LETTRE AU PROFESSEUR DE PHILOSOPHIE SUR LA PANDEMIE DE L'EVALUATION

St Just en C., le 12 août 2010
Monsieur le professeur de philosophie,
Je viens de lire votre ouvrage « La religion du résultat, la pandémie de l’évaluation ».
J’ai à cœur de vous dire combien je me suis senti en accord, par la raison et par la conviction, avec votre dénonciation des effets de l’une et de l’autre.
La critique radicale que vous exprimez s’agissant de la prétendue rationalité des démarches managériales (pardonnez-moi ce terme haïssable puisque c’est hélas  celui qui a cours) de compétitivité et de mise en concurrence, et votre mise en accusation des pratiques d’évaluations individuelles, m’a fourni la réconfortante assurance que le réquisitoire que sur la même matière, je ne cesse de former - absolument en vain au demeurant - depuis le début des années deux mil dans le service public auquel j’appartiens, ne relevait pas seulement d’un engagement et d’un combat solitaires.
En plaçant en arrière-plans de votre réflexion les expressions les plus récentes de la souffrance au travail - pertes d’estime de soi, dépressions, suicides … - et également par la mise en perspective philosophique qu’apporte votre démonstration, vous donnez à la réfutation de l’idéologie de la performance un argumentaire qui s’étend sur un terrain bien plus large que celui auquel mon propre réquisitoire s’est tenu.
L’opposition, à la fois instinctive et de l’ordre de l’objection de conscience, qui m’a sur le champ déterminé au moment où les émissaires et les premières avant-gardes de l’idéologie du marché pénétraient le service public auquel je concoure, m’apparaît comme une sorte de réponse immunitaire spontanée à la peste qui franchissait nos portes.
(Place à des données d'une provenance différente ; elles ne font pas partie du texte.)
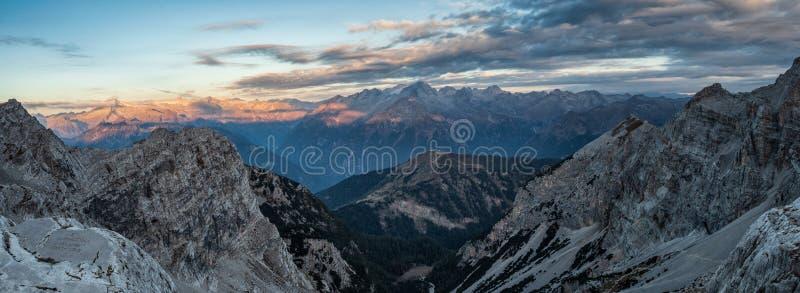 Vista panorâmica de picos de montanha famosos das dolomites, Brenta foto de stock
Depuis, par les greffes successives des instruments ordinaires de la normalisation entrepreneuriale, le système a étendu son emprise. Ceux-là même qu’on aurait cru les plus fermes se sont laissé convaincre que les méthodes, les techniques et les ‘’outils’’ qui étaient ainsi importés pour mettre chacun en concurrence avec les autres et dans l’inquiétude vis à vis de lui-même - avec pour fin avérée de substituer une gestion par la crainte au statuts protecteurs désormais répudiés - s’imposaient de façon inéluctable pour la seule raison « qu’on fait pareil partout ailleurs ».
En même temps que s’instituaient différentes formes d’entretiens d’évaluation, assortis de primes assises sur la réalisation d’objectifs pour les cadres, ou, pour les autres, benoîtement présentés comme des instruments de bilan et de développement personnels où tout un chacun n’avait professionnellement qu’à gagner, notre discours interne incorporait ces « n + 1 » et ces « n - 1 » que vous avez justement épinglés parmi les fétichismes de la pensée scientiste en usage dans le monde de la valeur 1.
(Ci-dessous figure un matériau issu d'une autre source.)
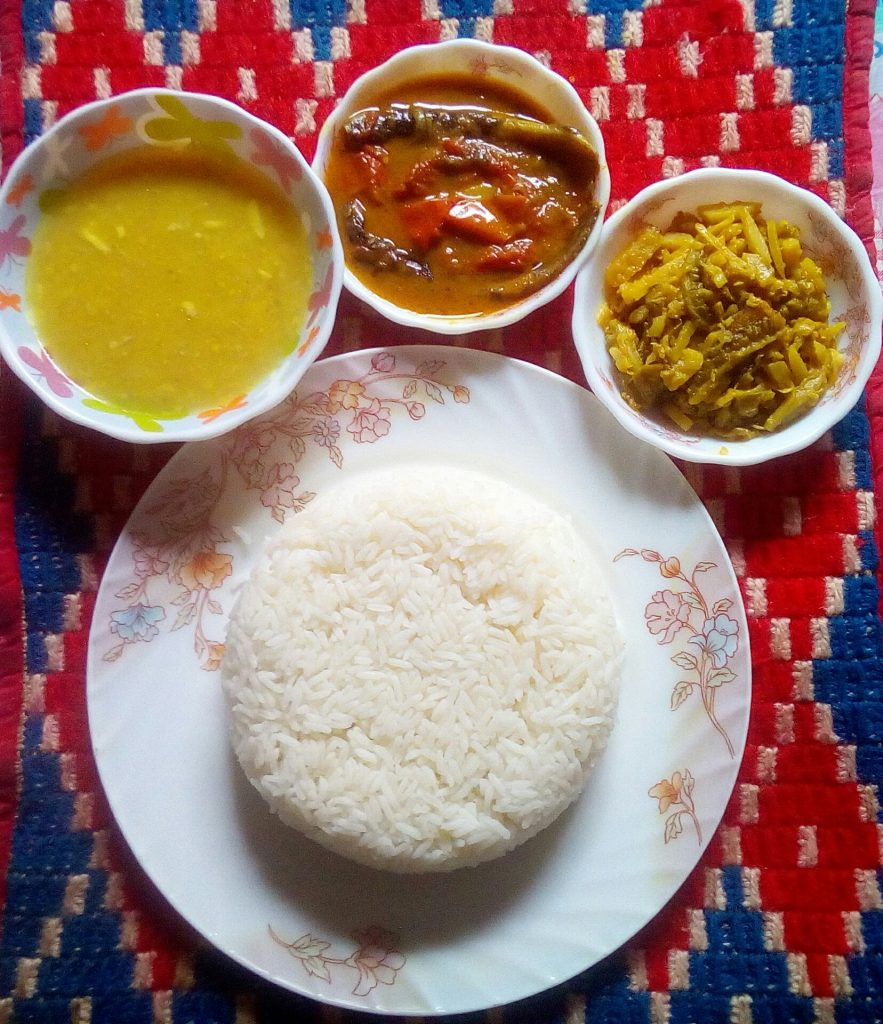Lunch Set 1 ( korola vaji,shing mach,Daal) from Sompurna Rannaghor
Beaux marqueurs de la modernité qu’emprunte là, en vérité, le catéchisme de la ‘’fonction RH’’ à l’archaïque architecture, héritée de l’Empire romain, des hiérarchies militaires, ecclésiales et napoléoniennes …
Quant à l’essentiel, la perspective vers laquelle on nous dirigeait, rien n’a vraiment été dissimulé : d’emblée nous a été délivré le constat que « par rapport aux fondamentaux, nous étions très en retard » - ces "fondamentaux‘’ étant les jalonnements imposés sur le chemin de la compétitivité, autrement dit tout ce qui formait et accompagnait la catéchèse exigée pour se dépouiller des mentalités égalitaristes d’une vieille culture de service public et pour réussir aux exercices obligés du culte nouveau de la mise en concurrence.
Il y avait là d’abord un enjeu politique, celui du dépérissement du service public ; à cet égard, nous étions logés à même enseigne que la plupart des autres services publics exposés soit à la privatisation, soit à la paupérisation, soit à la dénaturation - pour nous, l’arme choisie était donc la dénaturation qui consiste à importer une culture marchande dans le champ réservé à l’intérêt général, ou à y contraindre à une logique de fonctionnement marchand.
Affirmer qu’une université, un tribunal, un hôpital doit être géré comme une entreprise constitue une sorte d’Everest du nonsense (et sans doute l’échelle de grandeur qu’exprime ici la métaphore peut-elle être tenue pour notablement sous-évaluée…).
Qu’on puisse proférer une absurdité de cette dimension, qui abolit la séparation entre le service et le gain - et qui, par là, attente au corpus des démarcations et des délimitations organiques sur lequel se fonde historiquement notre organisation sociale - donne la mesure des effondrements de l’intelligence auxquels ont conduit plus de vingt-cinq années d’apologie de la ‘’Dallas society’’ 2.
Apologie dont la vulgate tient tout entière dans la formulation qui en a été donnée lors des présidentielles de 2007, et sans doute au degré indépassable de son expression la plus exemplairement vile et sordide : « On n’a pas à s’excuser d’être riche ».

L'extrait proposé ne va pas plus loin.